▶ _Stored data entries_
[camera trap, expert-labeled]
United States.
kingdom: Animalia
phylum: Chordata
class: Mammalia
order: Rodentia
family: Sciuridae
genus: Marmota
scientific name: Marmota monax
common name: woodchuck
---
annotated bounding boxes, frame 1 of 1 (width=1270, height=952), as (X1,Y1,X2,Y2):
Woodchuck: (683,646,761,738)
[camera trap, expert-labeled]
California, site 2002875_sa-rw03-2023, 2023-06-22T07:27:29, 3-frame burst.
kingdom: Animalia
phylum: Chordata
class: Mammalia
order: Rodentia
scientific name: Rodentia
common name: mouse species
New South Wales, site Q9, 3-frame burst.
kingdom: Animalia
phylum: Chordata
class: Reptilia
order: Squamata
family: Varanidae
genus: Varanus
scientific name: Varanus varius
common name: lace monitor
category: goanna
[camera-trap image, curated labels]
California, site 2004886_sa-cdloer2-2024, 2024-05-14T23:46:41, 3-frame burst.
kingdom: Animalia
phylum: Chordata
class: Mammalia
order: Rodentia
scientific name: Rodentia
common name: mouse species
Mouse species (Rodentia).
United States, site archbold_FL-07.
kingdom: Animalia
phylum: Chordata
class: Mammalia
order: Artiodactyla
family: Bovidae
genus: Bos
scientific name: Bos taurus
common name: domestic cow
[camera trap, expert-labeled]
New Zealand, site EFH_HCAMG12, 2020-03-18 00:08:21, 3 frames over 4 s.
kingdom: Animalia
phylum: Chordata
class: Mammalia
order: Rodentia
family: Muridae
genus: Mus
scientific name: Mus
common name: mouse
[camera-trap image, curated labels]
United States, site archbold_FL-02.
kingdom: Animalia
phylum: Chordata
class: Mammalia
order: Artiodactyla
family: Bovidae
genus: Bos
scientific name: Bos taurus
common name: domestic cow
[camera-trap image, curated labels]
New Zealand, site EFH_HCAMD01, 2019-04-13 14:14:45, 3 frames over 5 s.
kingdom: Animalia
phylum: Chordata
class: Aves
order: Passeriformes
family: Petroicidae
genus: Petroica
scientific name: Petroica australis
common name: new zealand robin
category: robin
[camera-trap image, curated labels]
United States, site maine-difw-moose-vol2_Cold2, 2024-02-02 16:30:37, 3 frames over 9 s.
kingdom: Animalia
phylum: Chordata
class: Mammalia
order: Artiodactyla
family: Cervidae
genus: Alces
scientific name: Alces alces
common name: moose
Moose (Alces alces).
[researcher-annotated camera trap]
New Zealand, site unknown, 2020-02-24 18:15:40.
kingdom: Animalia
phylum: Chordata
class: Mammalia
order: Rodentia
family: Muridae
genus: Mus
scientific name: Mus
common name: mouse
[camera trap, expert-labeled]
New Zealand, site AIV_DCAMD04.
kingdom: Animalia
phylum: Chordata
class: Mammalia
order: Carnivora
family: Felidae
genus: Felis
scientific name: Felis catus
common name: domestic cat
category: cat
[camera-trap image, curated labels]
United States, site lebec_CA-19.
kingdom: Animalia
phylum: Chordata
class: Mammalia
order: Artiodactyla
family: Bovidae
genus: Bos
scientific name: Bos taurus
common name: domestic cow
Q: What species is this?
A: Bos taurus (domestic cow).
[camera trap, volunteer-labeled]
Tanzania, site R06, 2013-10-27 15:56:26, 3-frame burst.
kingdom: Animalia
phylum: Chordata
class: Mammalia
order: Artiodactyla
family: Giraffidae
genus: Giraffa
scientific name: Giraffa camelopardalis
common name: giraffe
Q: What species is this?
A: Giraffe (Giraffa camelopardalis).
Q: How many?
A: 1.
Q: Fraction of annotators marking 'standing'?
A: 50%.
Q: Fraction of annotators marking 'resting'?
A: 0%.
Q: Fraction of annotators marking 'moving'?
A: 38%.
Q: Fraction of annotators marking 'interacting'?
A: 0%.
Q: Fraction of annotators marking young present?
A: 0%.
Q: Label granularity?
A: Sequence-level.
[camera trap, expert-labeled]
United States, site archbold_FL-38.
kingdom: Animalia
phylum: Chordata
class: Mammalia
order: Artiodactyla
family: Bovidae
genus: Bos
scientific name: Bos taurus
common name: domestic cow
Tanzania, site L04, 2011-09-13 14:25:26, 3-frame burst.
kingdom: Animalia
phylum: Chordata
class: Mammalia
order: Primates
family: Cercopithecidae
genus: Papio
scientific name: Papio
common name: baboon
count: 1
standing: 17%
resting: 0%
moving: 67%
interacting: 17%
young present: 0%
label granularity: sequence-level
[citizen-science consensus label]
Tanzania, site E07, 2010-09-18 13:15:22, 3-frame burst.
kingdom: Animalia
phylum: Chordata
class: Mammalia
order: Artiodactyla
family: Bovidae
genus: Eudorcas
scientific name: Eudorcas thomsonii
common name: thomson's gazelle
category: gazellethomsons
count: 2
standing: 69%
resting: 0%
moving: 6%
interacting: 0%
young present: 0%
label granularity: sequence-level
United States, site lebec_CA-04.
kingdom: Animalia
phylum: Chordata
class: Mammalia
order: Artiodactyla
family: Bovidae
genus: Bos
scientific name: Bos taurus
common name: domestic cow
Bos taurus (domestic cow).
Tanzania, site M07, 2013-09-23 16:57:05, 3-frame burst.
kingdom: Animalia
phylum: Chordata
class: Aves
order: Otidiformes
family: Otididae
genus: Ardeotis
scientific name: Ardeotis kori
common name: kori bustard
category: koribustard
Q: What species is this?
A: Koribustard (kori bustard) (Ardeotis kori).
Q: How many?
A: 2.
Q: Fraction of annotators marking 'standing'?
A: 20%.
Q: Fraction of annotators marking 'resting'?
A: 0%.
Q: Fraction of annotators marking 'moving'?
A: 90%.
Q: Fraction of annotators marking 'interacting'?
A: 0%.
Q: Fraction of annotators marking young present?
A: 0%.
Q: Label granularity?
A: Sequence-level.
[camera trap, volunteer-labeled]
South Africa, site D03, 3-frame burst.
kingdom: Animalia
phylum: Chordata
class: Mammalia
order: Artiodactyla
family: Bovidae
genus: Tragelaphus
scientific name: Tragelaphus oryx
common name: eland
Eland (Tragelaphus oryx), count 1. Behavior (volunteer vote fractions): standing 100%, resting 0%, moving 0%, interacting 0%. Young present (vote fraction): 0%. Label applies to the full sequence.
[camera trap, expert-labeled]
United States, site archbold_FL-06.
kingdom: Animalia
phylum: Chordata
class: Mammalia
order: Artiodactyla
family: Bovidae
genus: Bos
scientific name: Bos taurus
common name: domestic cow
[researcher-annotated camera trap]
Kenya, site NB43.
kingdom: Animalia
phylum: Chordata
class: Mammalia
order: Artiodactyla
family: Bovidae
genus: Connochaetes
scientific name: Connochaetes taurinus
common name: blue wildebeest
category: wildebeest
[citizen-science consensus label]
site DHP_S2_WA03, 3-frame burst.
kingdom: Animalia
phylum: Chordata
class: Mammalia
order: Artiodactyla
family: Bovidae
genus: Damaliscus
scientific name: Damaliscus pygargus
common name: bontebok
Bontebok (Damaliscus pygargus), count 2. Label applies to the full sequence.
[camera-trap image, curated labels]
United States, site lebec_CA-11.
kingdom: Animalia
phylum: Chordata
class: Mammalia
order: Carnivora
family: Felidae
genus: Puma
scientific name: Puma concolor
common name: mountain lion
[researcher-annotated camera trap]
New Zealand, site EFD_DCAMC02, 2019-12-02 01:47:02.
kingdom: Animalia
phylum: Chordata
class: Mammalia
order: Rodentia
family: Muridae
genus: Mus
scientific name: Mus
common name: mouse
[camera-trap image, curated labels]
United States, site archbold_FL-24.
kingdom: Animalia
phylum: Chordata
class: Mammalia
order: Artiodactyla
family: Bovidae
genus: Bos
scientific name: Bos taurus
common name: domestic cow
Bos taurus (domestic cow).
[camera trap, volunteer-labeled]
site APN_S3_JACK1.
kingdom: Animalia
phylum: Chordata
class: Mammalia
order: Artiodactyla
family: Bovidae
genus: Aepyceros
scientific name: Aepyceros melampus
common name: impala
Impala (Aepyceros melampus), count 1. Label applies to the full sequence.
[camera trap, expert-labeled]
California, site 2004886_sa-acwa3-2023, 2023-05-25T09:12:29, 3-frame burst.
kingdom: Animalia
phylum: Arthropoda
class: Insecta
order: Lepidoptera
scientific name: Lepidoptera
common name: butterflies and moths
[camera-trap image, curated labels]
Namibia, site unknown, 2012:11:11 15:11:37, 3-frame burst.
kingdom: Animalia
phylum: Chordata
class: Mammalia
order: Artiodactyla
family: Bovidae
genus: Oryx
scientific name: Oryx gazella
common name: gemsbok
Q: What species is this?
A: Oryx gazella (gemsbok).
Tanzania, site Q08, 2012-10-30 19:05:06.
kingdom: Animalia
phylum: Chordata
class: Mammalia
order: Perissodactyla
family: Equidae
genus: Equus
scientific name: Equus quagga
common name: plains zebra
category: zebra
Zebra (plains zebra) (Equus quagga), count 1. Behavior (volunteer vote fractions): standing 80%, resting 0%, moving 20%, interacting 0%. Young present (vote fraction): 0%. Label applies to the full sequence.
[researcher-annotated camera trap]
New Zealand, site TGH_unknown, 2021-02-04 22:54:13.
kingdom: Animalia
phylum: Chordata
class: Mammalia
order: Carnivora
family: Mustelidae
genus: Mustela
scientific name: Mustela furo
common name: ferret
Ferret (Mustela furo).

▶ _Task objective_
Begin at the first line of the records above and quote every line verbatim through the one that contains "United States, site archbold_FL-02.".

▶ _Solution to this exercise_
[camera trap, expert-labeled]
United States.
kingdom: Animalia
phylum: Chordata
class: Mammalia
order: Rodentia
family: Sciuridae
genus: Marmota
scientific name: Marmota monax
common name: woodchuck
---
annotated bounding boxes, frame 1 of 1 (width=1270, height=952), as (X1,Y1,X2,Y2):
Woodchuck: (683,646,761,738)
[camera trap, expert-labeled]
California, site 2002875_sa-rw03-2023, 2023-06-22T07:27:29, 3-frame burst.
kingdom: Animalia
phylum: Chordata
class: Mammalia
order: Rodentia
scientific name: Rodentia
common name: mouse species
New South Wales, site Q9, 3-frame burst.
kingdom: Animalia
phylum: Chordata
class: Reptilia
order: Squamata
family: Varanidae
genus: Varanus
scientific name: Varanus varius
common name: lace monitor
category: goanna
[camera-trap image, curated labels]
California, site 2004886_sa-cdloer2-2024, 2024-05-14T23:46:41, 3-frame burst.
kingdom: Animalia
phylum: Chordata
class: Mammalia
order: Rodentia
scientific name: Rodentia
common name: mouse species
Mouse species (Rodentia).
United States, site archbold_FL-07.
kingdom: Animalia
phylum: Chordata
class: Mammalia
order: Artiodactyla
family: Bovidae
genus: Bos
scientific name: Bos taurus
common name: domestic cow
[camera trap, expert-labeled]
New Zealand, site EFH_HCAMG12, 2020-03-18 00:08:21, 3 frames over 4 s.
kingdom: Animalia
phylum: Chordata
class: Mammalia
order: Rodentia
family: Muridae
genus: Mus
scientific name: Mus
common name: mouse
[camera-trap image, curated labels]
United States, site archbold_FL-02.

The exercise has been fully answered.